Rozmowy z nim były jak promienie słońca, jak odżywcze powietrze. Krzysztof zawsze trzymał klasę i szanował ludzi. Pamiętam, jak po spektaklu „Pana Tadeusza” granym gdzieś na końcu świata, skonani wychodziliśmy do widzów. Tylko Krzysztof zachował uśmiech i nikomu nie odmówił autografu i choćby krótkiej rozmowy.

Znałam go lepiej od innych. Żartowaliśmy, że jesteśmy bliźniakami, nieco przesuniętymi w czasie, bo Krzyś był ode mnie starszy zaledwie o kilka miesięcy. Był znakomitym aktorem. Poznałam go szczególnie dobrze, gdy przez lata jeździliśmy po świecie grając „Pana Tadeusza”.

Był zafascynowany życiem. W samolocie zawsze obłożony tomami poezji. Ona go kształtowała. Podczas jednej z podróży dowiedział się, że jest chory. Przyjął to ze zrozumieniem. Walkę z cierpieniem i chorobą traktował jak podróż pełną zagadek, a jednak fascynującą. Po kolejnej operacji przyznał, że jest dowodem na to, że organy wewnętrzne nie są właściwie człowiekowi potrzebne do życia.

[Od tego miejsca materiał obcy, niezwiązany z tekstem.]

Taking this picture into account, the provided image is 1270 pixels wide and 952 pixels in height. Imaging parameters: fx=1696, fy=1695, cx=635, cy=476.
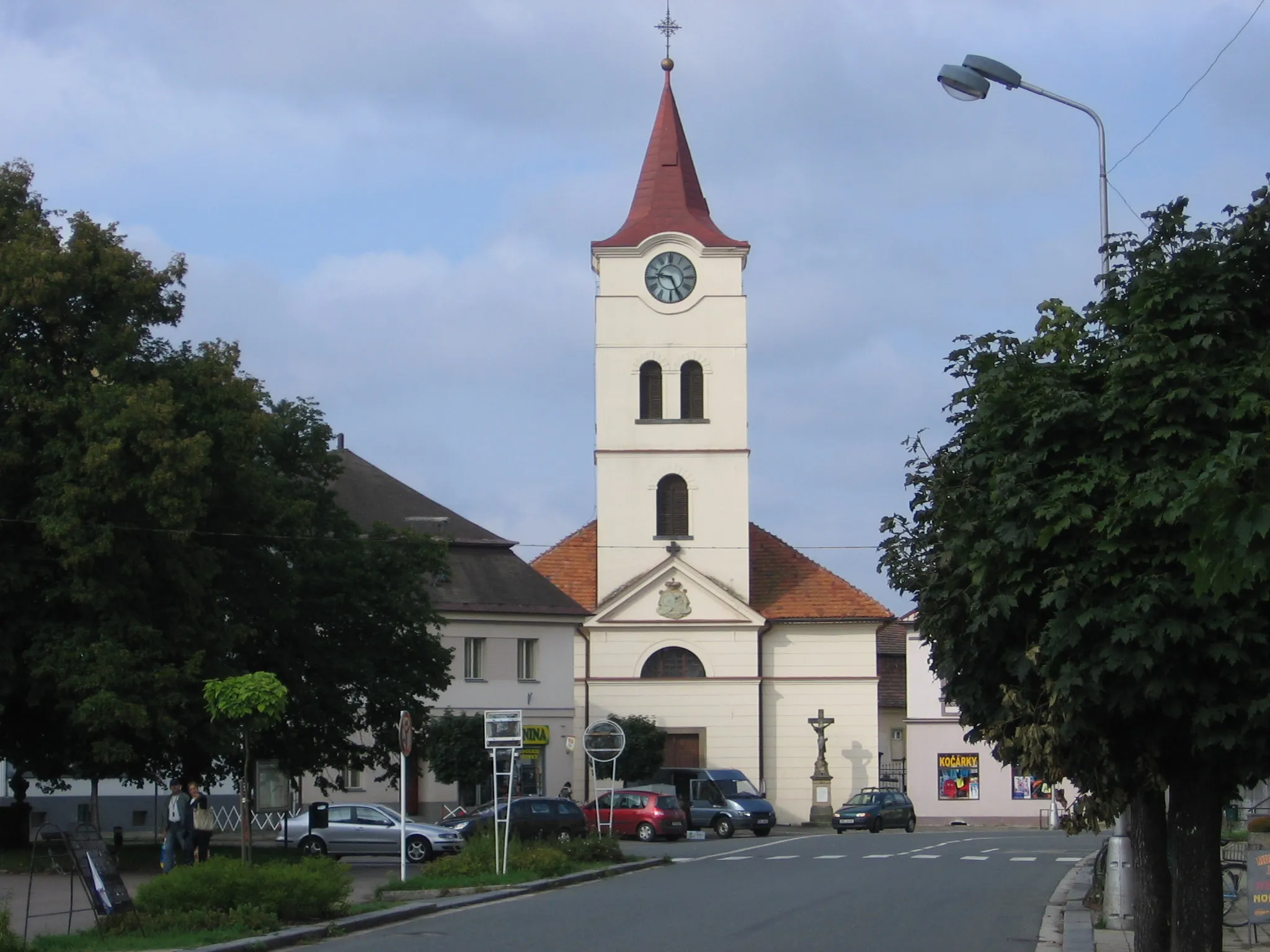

Dzielił się swym optymizmem z ludźmi załamanymi. Oswajał ich z chorobą i cierpieniem. Zadał kłam tym, co twierdzą, ze choroba nas upokarza, bo to on upokorzył chorobę. Zachwyciła mnie jego postawa, kiedy odwiedziłam go w szpitalu przed jedną z kolejnych operacji. Dowiedział się wtedy, że są przerzuty na wątrobę. Przyjął mnie opalony, zadbany, na szpitalnej szafce stało zdjęcie córki, a obok leżał testament, który właśnie dokończył pisać. Nigdy nie odmawiał pomocy. Był niezwykle zdyscyplinowany. Zawsze odpowiadał na telefony. Nie chce mi się wierzyć, że tym razem będzie inaczej.